Aufgabe A: Übersetze den Satz „Erzählt wird die Geschichte von der fiktiven Figur des Hanno Kelsterbach.“ aus dem Seitentext ins Englische.
Aufgabe B: Warum zeigt das Cover des Romans „Ein Mensch brennt“ das Seitenprofil eines Jungen? Antworte mit ein bis drei Sätzen, die sich auf den Seitentext stützen.

Seitentext:
Die titelgebende Figur des Romans „Ein Mensch brennt“ ist die historische Person Hartmut Gründler. Er hat sich am 16. November 1977 aus Protest gegen die Atompolitik der damaligen Regierung mit Benzin übergossen und angezündet und starb fünf Tage später im Krankenhaus an den Folgen seiner Verletzungen. Erzählt wird die Geschichte von der fiktiven Figur des Hanno Kelsterbach. Als Hartmut Gründler 1975 ins Souterrain des Familienheims zieht, steht Hanno gerade kurz vor seinem achten Geburtstag. Durch die Augen dieses Kinds schildert der erwachsene Hanno die Haupthandlung in Rückblicken auf die Ereignisse in den 1970ern. Entsprechend gestaltet ist das Cover mit dem Seitenprofil eines Jungen, der interessiert in die Welt blickt, die er sich erst noch erschließen muss.

Vorliegendes Material:
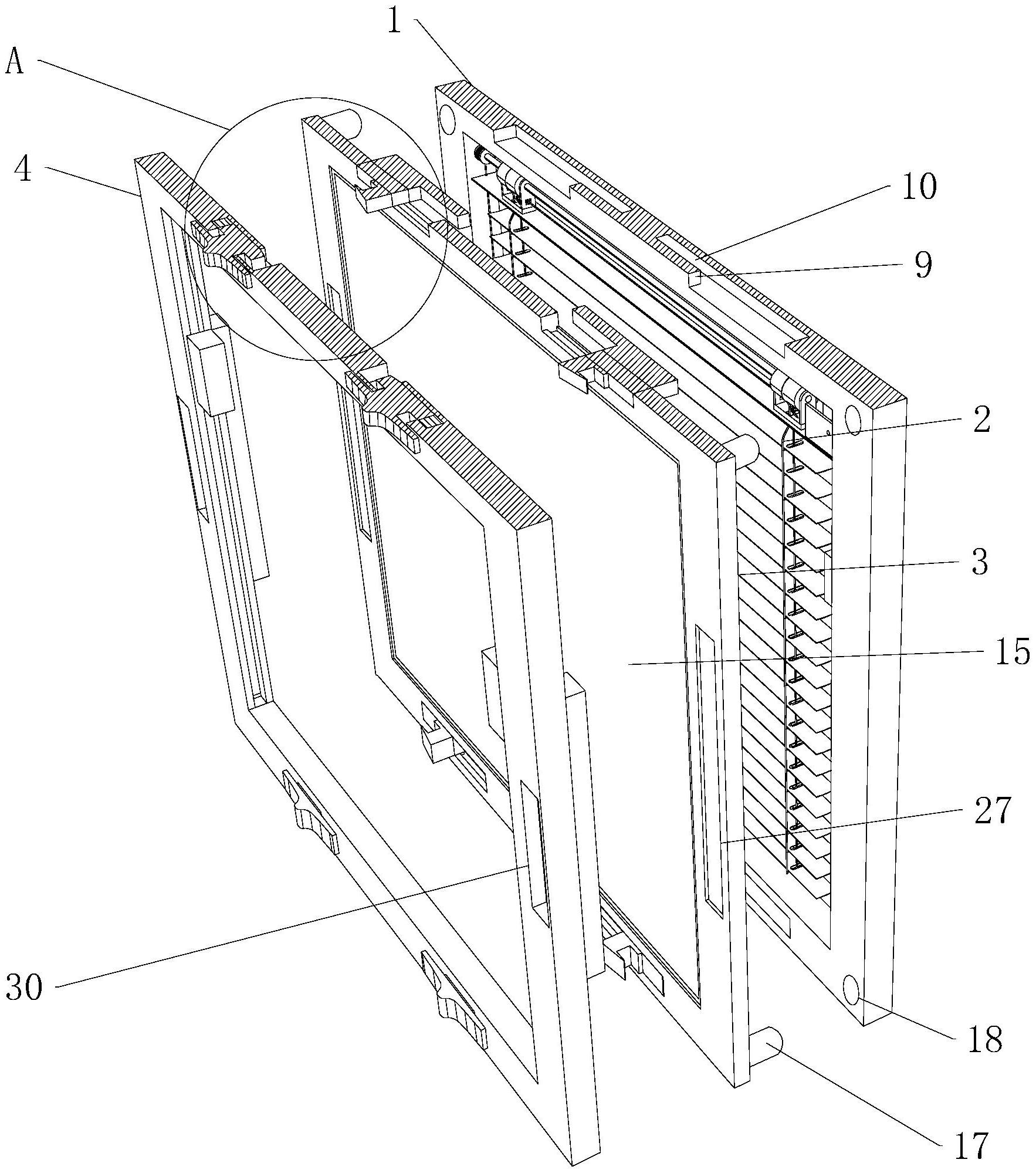 1
A
4
10
9
2
3
15
27
30
18
17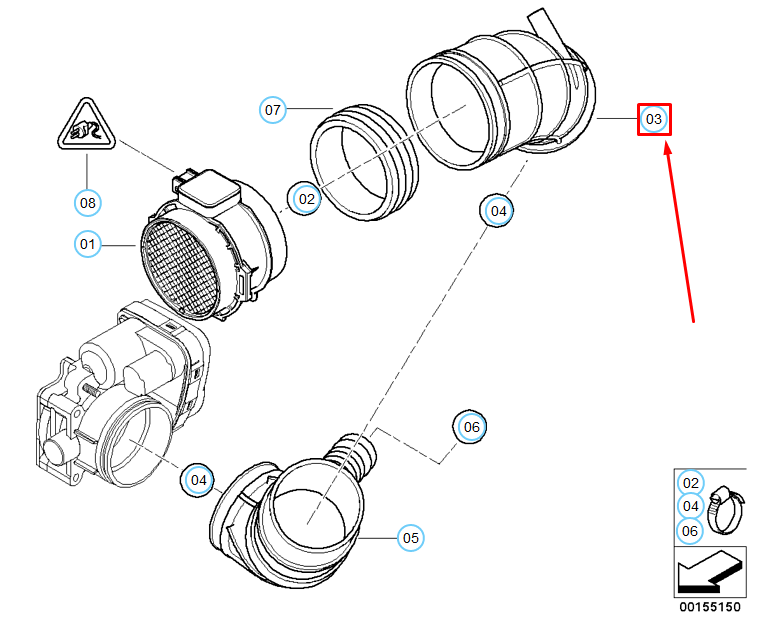 07
03
08
02
04
01
06
04
05
02
04
06
00155150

Ergebnis A: The story is told by the fictional character Hanno Kelsterbach.

Ergebnis B: Der erwachsene Hanno erzählt die Haupthandlung in Rückblicken durch die Augen des Kindes, das er damals war, kurz vor seinem achten Geburtstag. Dazu passt das Cover mit einem Jungen, der interessiert in eine Welt blickt, die er sich erst noch erschließen muss.